Data extracted from a collection
━━━━━━━━━━━━━━━━

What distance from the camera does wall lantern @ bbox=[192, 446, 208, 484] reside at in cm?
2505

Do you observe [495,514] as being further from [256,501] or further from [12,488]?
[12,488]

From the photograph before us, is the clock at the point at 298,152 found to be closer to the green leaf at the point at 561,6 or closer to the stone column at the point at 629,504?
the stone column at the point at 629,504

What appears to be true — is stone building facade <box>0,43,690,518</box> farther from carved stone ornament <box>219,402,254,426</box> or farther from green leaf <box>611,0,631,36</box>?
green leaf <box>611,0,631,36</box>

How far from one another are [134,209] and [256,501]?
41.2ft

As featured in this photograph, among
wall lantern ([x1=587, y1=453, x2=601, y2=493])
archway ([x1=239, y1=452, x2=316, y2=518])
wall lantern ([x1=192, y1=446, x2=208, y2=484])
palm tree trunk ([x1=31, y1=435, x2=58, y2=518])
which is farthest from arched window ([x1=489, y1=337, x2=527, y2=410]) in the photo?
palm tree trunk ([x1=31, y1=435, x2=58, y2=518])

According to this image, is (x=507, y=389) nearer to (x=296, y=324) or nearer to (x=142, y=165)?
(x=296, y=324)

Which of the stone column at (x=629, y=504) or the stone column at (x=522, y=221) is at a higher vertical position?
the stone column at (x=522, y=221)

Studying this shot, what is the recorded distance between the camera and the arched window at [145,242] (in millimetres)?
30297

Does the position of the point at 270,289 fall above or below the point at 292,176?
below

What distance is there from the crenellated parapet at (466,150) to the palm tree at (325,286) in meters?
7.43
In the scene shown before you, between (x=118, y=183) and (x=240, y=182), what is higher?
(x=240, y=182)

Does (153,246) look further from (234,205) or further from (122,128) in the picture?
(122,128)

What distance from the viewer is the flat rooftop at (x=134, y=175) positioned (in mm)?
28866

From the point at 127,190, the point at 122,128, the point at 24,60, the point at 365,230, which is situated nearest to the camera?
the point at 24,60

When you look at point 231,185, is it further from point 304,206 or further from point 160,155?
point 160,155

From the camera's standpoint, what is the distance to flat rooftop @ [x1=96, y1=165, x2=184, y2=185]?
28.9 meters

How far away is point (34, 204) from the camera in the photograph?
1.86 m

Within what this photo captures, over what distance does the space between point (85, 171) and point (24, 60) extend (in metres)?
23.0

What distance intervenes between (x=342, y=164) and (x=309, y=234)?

━━━━━━━━━━━━━━━━

THE TASK: Print every one of these records again line by line, with no changes.

TASK SOLUTION:
What distance from the camera does wall lantern @ bbox=[192, 446, 208, 484] reside at in cm?
2505

Do you observe [495,514] as being further from [256,501] or further from [12,488]?
[12,488]

From the photograph before us, is the clock at the point at 298,152 found to be closer to the green leaf at the point at 561,6 or closer to the stone column at the point at 629,504?
the stone column at the point at 629,504

What appears to be true — is stone building facade <box>0,43,690,518</box> farther from carved stone ornament <box>219,402,254,426</box> or farther from green leaf <box>611,0,631,36</box>?
green leaf <box>611,0,631,36</box>

How far from one another are [134,209] and [256,501]?
41.2ft

As featured in this photograph, among
wall lantern ([x1=587, y1=453, x2=601, y2=493])
archway ([x1=239, y1=452, x2=316, y2=518])
wall lantern ([x1=192, y1=446, x2=208, y2=484])
palm tree trunk ([x1=31, y1=435, x2=58, y2=518])
which is farthest from arched window ([x1=489, y1=337, x2=527, y2=410]) in the photo?
palm tree trunk ([x1=31, y1=435, x2=58, y2=518])

According to this image, is (x=507, y=389) nearer to (x=296, y=324) or nearer to (x=142, y=165)?
(x=296, y=324)

Which of the stone column at (x=629, y=504) or the stone column at (x=522, y=221) is at a higher vertical position?
the stone column at (x=522, y=221)

Studying this shot, what is the recorded distance between the camera and the arched window at [145,242] (in millimetres)?
30297

Does the position of the point at 270,289 fall above or below the point at 292,176?
below

What distance is there from the crenellated parapet at (466,150) to the palm tree at (325,286) in meters?
7.43
In the scene shown before you, between (x=118, y=183) and (x=240, y=182), what is higher?
(x=240, y=182)

Does (153,246) look further from (234,205) or further from (122,128) in the picture?
(122,128)

What distance from the viewer is the flat rooftop at (x=134, y=175) positioned (in mm)?
28866

From the point at 127,190, the point at 122,128, the point at 24,60, the point at 365,230, which is situated nearest to the camera?
the point at 24,60

When you look at point 231,185, is it further from point 304,206 or further from point 160,155?
point 160,155

From the camera's standpoint, what is the distance to flat rooftop @ [x1=96, y1=165, x2=184, y2=185]?
28.9 meters

How far away is point (34, 204) from the camera in the photograph?
1.86 m

Within what this photo captures, over what distance does the space between point (85, 171) and point (24, 60) extend (in metres)?
23.0

What distance intervenes between (x=342, y=164) and (x=309, y=234)?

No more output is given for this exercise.